JORNAL PENSAR A EDUCAÇÃO - FaE/UFMG


RÉQUIEM PARA UM PROFESSOR: morte e vida sem cantina

Em uma roda de conversa, um aluno do ensino médio diz ao seu professor:
_ Odeio tudo isso! – grita o aluno.
_ Você poderia explicar o “isso”? – pergunta o professor.
_ Tudo isso... (movimenta as mãos com veemência indicando o seu entorno). Não vejo a hora de sair daqui.
_ Mas, esta é a “sua” escola!?- afirma o professor.
_ Minha escola? Não tem nada aqui que me interessa... nada!
_ Poderia ser um exagero? Pense bem... “nada” mesmo? – insiste o professor.
_ Humm... é!, tem razão!  Eu tenho interesse na cantina, mas apenas no cardápio da quarta-feira.

Enquanto os mais de 35 alunos riem em cúmplice concordância, o professor silencia. Seu discurso volta pelo caminho das pedras e afunda-se nas entranhas das preocupações: onde errei? Os brados dos alunos acompanham o humor ácido do colega que expressou o pensamento comum. Onde errei?
O professor visita a memória de sua época secundarista, compara o tempo e o comportamento: tem dúvidas sobre o que mudou. Mudou? Mudou o quê? A insegurança é a mesma, os hormônios da adolescência estão no mesmo diapasão, as salas permanecem no mesmo lugar. E a escola? E os professores?

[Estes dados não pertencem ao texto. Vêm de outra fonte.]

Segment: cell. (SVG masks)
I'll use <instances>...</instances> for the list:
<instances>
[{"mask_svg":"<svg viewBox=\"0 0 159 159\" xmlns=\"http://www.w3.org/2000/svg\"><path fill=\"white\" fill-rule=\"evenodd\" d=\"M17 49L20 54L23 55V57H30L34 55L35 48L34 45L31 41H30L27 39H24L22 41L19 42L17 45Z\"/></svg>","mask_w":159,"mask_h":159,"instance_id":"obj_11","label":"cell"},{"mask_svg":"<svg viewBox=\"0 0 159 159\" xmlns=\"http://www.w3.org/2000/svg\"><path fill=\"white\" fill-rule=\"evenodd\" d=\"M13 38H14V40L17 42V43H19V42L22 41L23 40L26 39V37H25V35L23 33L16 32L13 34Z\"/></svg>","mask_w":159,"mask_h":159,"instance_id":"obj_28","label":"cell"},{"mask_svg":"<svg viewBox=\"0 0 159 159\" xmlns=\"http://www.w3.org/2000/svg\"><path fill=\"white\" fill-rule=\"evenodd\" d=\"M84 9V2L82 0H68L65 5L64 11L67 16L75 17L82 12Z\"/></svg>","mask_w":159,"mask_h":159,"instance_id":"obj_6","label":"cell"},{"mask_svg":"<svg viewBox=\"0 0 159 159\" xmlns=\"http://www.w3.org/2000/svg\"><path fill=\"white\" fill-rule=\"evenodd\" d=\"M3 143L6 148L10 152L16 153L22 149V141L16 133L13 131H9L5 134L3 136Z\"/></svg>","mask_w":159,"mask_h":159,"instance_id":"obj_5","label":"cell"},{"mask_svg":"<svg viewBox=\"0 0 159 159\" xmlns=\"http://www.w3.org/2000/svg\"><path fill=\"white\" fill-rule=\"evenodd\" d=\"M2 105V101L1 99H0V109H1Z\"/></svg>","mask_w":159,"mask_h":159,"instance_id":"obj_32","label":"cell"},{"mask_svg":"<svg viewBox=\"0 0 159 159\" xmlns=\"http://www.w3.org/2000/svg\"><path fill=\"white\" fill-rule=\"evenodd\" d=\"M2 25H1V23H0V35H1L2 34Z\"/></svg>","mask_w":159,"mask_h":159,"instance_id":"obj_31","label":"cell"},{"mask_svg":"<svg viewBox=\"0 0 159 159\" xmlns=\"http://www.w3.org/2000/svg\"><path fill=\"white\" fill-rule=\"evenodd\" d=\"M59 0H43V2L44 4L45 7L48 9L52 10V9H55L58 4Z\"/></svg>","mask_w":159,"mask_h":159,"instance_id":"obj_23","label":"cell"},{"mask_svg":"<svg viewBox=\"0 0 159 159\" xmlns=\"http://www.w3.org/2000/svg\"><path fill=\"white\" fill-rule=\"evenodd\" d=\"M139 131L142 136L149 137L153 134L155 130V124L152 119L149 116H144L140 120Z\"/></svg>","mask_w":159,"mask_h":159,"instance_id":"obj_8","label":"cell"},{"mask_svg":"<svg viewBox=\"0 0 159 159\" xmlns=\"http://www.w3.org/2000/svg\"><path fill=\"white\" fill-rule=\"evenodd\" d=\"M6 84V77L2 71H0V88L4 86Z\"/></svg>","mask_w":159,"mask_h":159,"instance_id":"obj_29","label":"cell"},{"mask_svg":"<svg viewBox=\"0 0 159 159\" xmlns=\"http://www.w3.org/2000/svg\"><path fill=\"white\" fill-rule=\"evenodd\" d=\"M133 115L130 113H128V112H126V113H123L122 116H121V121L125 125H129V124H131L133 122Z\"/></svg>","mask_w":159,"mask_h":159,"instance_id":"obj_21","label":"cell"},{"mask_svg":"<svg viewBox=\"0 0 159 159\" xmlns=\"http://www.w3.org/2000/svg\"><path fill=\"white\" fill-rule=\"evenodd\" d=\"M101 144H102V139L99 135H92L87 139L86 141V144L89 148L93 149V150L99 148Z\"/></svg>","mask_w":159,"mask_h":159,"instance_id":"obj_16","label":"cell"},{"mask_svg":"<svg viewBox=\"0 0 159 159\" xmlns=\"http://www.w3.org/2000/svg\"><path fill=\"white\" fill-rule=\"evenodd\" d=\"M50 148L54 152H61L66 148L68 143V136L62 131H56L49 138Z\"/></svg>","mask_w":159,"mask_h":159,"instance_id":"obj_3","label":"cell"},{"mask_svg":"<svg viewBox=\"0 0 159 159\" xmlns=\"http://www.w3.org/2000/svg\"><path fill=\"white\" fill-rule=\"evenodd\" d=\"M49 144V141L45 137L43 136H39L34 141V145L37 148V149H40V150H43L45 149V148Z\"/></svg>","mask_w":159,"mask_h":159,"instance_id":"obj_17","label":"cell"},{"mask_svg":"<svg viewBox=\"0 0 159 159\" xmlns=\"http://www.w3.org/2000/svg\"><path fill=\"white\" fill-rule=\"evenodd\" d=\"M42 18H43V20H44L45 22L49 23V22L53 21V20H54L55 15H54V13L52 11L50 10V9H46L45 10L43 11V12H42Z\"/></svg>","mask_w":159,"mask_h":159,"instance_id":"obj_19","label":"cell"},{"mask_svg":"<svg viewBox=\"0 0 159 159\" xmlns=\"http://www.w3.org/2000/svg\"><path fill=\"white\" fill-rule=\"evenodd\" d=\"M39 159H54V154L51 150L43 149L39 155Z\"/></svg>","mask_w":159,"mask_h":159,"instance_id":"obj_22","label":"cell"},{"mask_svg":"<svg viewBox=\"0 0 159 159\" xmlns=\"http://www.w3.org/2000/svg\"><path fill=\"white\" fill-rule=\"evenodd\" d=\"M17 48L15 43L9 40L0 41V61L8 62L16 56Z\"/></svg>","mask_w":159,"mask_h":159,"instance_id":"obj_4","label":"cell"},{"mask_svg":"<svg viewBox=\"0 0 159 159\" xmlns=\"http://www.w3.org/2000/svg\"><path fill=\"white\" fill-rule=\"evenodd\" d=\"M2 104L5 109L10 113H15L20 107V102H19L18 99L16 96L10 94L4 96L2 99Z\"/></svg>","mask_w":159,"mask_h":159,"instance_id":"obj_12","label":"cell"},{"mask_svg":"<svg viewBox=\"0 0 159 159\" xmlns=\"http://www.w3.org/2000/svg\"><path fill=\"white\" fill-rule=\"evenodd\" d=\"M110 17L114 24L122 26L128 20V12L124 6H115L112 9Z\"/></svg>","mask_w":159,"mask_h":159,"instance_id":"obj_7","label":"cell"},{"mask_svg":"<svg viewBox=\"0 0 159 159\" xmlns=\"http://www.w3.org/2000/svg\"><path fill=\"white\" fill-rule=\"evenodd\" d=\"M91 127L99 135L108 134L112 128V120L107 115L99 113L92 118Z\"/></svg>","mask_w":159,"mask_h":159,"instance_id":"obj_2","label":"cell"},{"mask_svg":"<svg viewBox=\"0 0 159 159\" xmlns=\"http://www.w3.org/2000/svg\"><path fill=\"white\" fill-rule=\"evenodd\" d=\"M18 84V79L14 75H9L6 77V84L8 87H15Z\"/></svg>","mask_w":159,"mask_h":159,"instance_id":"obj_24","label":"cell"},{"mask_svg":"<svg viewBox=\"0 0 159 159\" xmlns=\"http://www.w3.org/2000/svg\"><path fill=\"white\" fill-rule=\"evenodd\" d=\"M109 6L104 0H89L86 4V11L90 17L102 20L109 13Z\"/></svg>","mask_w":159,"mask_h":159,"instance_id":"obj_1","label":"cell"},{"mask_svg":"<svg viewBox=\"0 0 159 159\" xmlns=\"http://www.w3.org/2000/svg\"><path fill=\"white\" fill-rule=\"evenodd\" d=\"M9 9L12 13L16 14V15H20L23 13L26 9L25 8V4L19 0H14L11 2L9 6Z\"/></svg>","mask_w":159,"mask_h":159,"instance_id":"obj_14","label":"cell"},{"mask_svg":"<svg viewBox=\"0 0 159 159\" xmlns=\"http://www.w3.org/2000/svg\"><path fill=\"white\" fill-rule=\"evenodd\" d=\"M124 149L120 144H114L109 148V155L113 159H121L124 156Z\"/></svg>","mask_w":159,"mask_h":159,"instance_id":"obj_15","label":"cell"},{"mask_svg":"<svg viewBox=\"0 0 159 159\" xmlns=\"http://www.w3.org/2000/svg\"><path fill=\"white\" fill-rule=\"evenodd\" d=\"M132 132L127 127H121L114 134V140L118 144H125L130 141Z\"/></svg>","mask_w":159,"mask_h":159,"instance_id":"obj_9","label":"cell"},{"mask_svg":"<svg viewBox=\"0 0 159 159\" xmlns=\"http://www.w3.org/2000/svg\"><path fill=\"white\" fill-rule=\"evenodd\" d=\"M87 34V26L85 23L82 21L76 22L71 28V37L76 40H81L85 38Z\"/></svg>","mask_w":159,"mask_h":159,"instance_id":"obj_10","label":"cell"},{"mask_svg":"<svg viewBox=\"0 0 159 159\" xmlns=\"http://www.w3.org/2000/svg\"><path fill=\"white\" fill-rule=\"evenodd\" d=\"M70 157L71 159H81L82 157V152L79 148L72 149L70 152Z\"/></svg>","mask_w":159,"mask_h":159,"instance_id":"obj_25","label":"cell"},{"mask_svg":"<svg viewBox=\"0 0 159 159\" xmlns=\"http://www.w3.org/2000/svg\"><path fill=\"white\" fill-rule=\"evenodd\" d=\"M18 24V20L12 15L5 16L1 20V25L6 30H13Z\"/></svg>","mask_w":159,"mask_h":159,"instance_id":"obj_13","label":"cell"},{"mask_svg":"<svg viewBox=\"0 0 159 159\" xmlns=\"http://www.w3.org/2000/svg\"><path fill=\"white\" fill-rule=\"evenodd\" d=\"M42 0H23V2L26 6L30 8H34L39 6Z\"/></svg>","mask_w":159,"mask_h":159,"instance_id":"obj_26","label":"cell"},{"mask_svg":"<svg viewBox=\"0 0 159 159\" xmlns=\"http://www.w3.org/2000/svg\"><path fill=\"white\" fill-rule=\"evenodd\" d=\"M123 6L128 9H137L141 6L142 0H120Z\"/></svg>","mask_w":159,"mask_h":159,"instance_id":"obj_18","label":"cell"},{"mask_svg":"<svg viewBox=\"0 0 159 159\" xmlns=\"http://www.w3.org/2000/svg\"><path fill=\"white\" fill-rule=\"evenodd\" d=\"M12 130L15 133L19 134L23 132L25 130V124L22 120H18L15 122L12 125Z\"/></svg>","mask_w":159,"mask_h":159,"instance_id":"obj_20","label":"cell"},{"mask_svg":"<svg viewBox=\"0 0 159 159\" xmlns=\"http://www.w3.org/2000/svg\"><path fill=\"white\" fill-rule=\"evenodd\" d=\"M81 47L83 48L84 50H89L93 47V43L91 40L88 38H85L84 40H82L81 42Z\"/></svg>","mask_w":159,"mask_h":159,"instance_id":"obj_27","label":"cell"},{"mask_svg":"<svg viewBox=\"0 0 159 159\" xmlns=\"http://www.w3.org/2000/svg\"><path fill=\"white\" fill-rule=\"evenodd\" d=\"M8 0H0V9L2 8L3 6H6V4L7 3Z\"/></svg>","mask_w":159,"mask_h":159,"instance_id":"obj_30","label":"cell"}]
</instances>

_ Professor? – é o aluno que o chama..
_ Sim? - responde o professor, enevoado pela angústia profissional.
_ Você não vai argumentar?
_ ... eu também gosto da cantina às quartas-feiras!

A sala irrompe em altas gargalhadas. Um tempo para o professor reorganizar-se: ficar ou desistir? Assumir que não há um plano ou dizer que não “dá conta”? Logo ele, tão cheio de ideais, recém-saído da graduação, com planos e metas. Logo ele...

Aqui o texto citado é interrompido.